A controversial law designed to stem the flow of misinformation online in Singapore could damage the city state’s reputation for innovation.

Google, Facebook, and Twitter voiced their reservations on Thursday about the statute after it was approved by lawmakers in Singapore. The new law criminalizes the spread of “false statements of fact,” as defined by the government.

Critics argue the law will hurt freedom of speech by forcing social media platforms to censor users in order to avoid potential fines.

Google (GOOGL), which has its Asia headquarters in Singapore, says it was “concerned that this law will hurt innovation” and that “how the law is implemented matters.”

Simon Milner, vice president of public policy at Facebook (FB), said the company remains “concerned with aspects of the new law” and hopes the government will take a “proportionate and measured approach” in applying the rules.

Twitter (TWTR), which said it has privately raised its concerns with the government, also expressed uncertainty about how “the full extent of the law” would be enforced.

A company spokesperson said that it would watch if “the concerns carefully articulated by academics, journalists, and civil society groups in Singapore and around the world over recent weeks will be addressed appropriately.”

Google opened its Asia-Pacific headquarters in Singapore 2016. The company expressed concerns about the country's new law on Thursday.

The law criminalizes false statements that threaten Singapore’s national security, “public tranquility” and the “friendly relations of Singapore with other countries.”

It also seeks to prevent users from inciting hatred online, or acting to diminish public confidence in the government.

Companies found guilty of spreading “fake news” can face fines of up to 1 million Singapore dollars ($733,000).

The new rules, which were approved on Wednesday, pose a fresh challenge to social media companies that have been under pressure around the world to crack down on misinformation and offensive content.
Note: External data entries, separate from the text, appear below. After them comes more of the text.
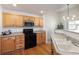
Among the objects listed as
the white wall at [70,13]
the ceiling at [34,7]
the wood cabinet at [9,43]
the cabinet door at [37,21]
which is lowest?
the wood cabinet at [9,43]

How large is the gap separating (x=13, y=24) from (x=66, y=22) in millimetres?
1008

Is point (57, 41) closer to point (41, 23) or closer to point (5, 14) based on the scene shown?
point (41, 23)

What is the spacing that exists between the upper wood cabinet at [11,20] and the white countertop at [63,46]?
2.39ft

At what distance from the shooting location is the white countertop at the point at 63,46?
1.80 meters

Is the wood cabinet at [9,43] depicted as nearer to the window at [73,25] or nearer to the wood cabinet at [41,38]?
the wood cabinet at [41,38]

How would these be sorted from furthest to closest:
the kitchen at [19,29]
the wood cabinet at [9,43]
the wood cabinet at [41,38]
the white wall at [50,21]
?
the wood cabinet at [9,43]
the wood cabinet at [41,38]
the kitchen at [19,29]
the white wall at [50,21]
Last month, the governments of New Zealand and France summoned major tech CEOs to meet with them in Paris to discuss ways to end extremist activity online. That summit is scheduled for next week.

“The intensity of the debate over the last few weeks has highlighted the need for a full and transparent public consultation,” a Google spokesperson said Thursday.

“Misinformation is a challenging issue and we are working hard to address it,” the spokesperson added.